Task prompt = Write the lines below out exactly, dropping each picture.

Data records =
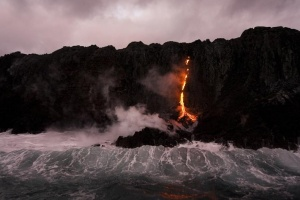 Waves crash over lava as it flows into the ocean near Volcanoes National Park in Kalapana, Hawaii on November 27, 2012.   REUTERS/Hugh Gentry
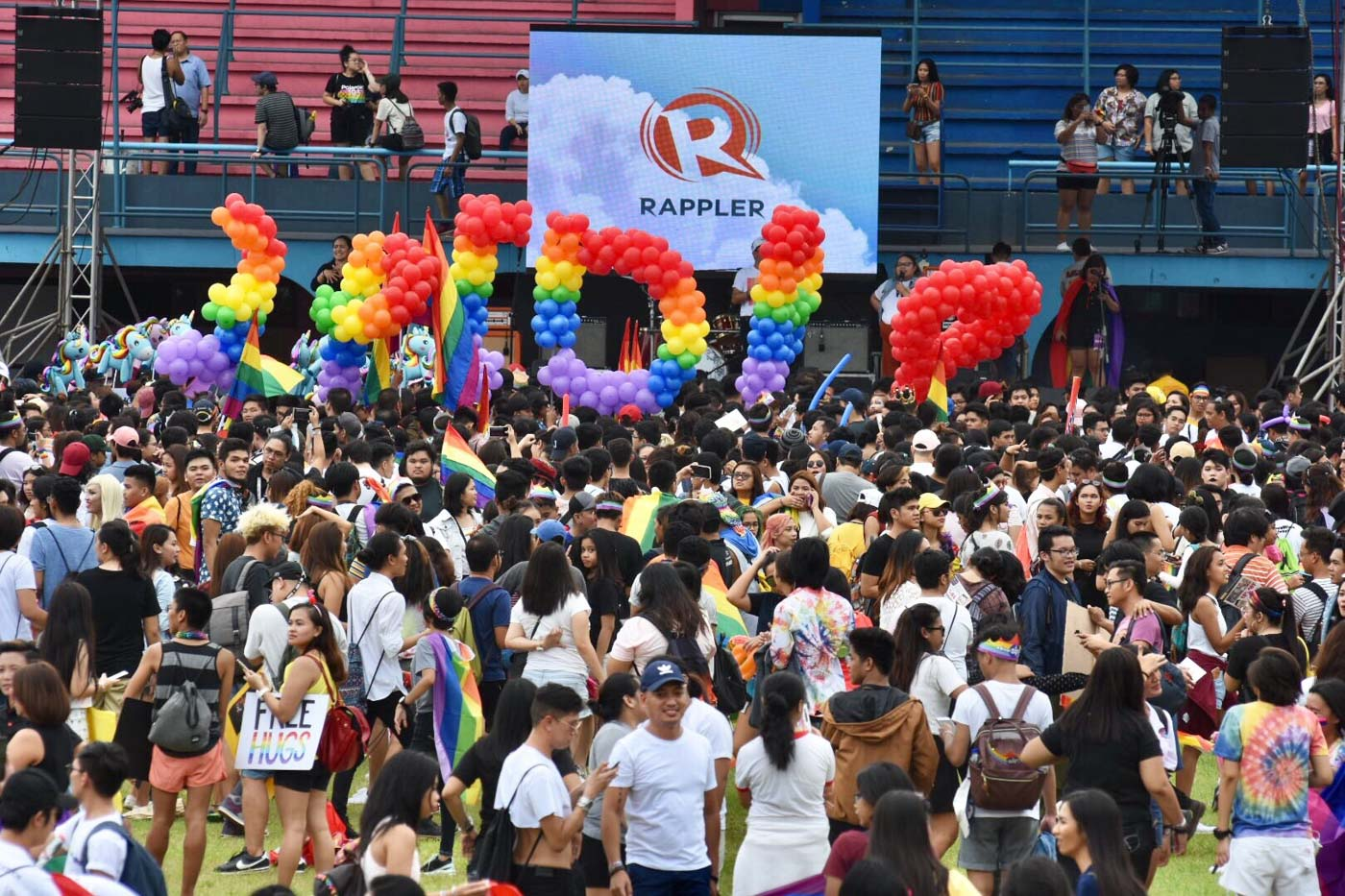 PRIDE MARCH. This year's Pride March draws a crowd of around 25,000 people. Photo by Angie de Silva/Rappler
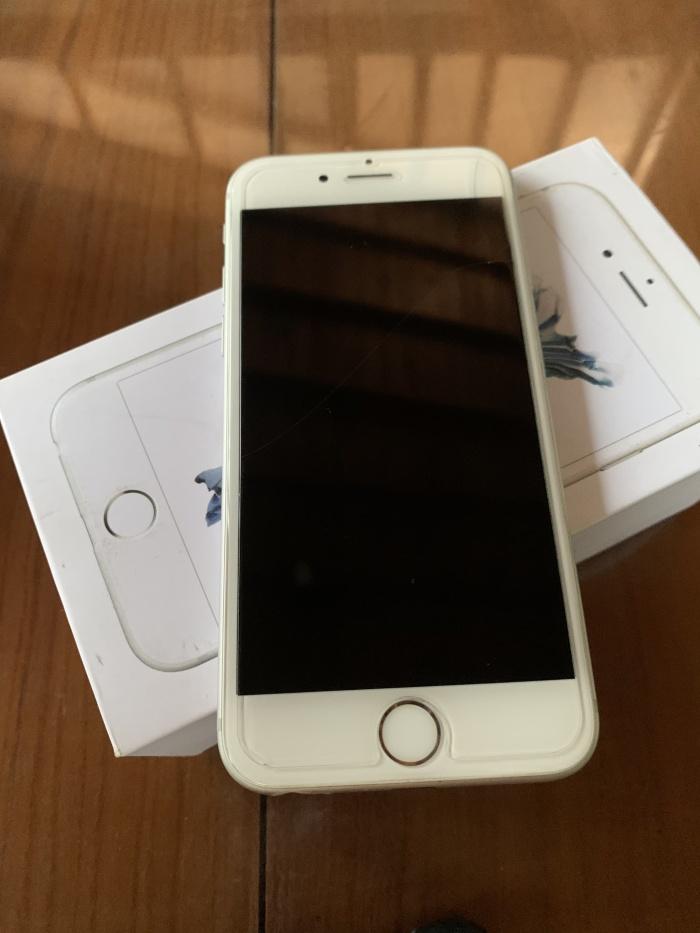 Foto Produk Iphone 6S 128gb Silver Original Ex Garansi Inter fullset mulus 98% dari ditdut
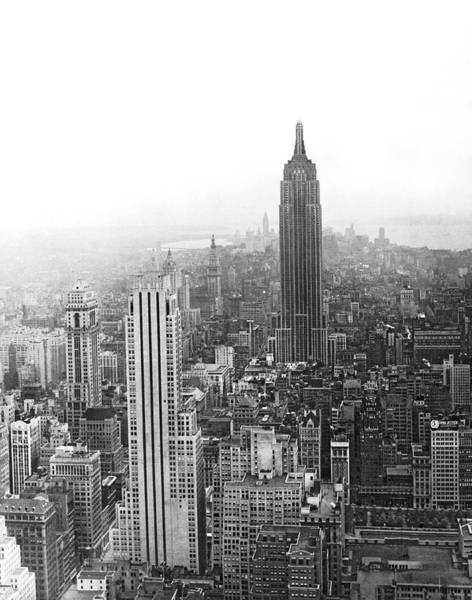 Wall Art - Photograph - The Empire State Building by Underwood & Underwood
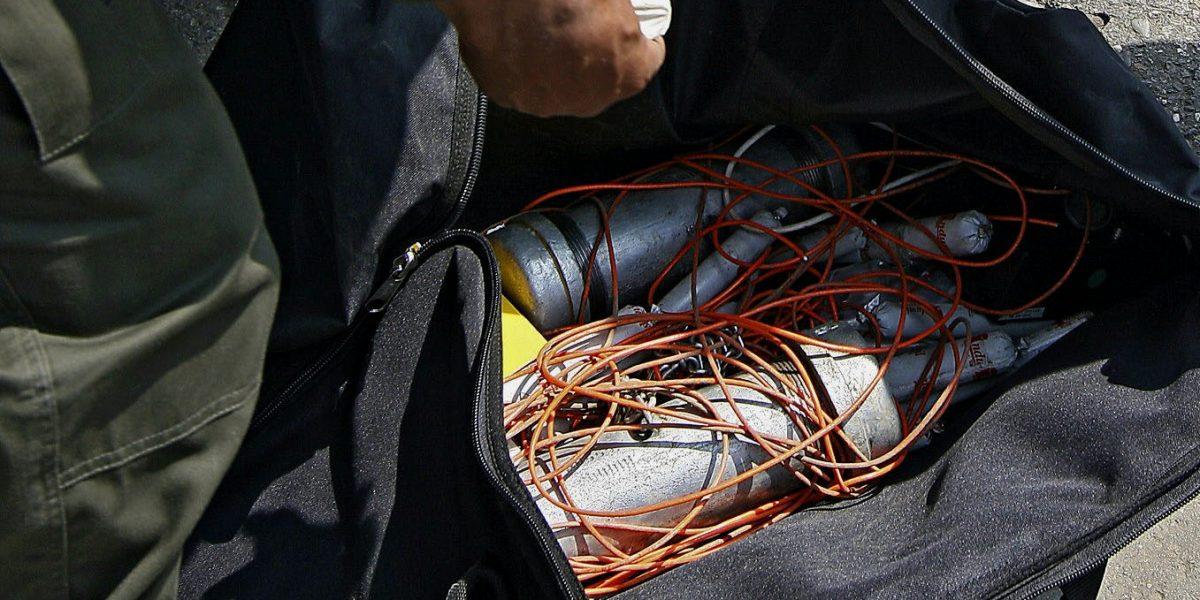Encuentran más explosivos cerca del lugar donde ocurrió el atentado a policías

Result of this exercise =
 Waves crash over lava as it flows into the ocean near Volcanoes National Park in Kalapana, Hawaii on November 27, 2012.   REUTERS/Hugh Gentry
 PRIDE MARCH. This year's Pride March draws a crowd of around 25,000 people. Photo by Angie de Silva/Rappler
 Foto Produk Iphone 6S 128gb Silver Original Ex Garansi Inter fullset mulus 98% dari ditdut
 Wall Art - Photograph - The Empire State Building by Underwood & Underwood
Encuentran más explosivos cerca del lugar donde ocurrió el atentado a policías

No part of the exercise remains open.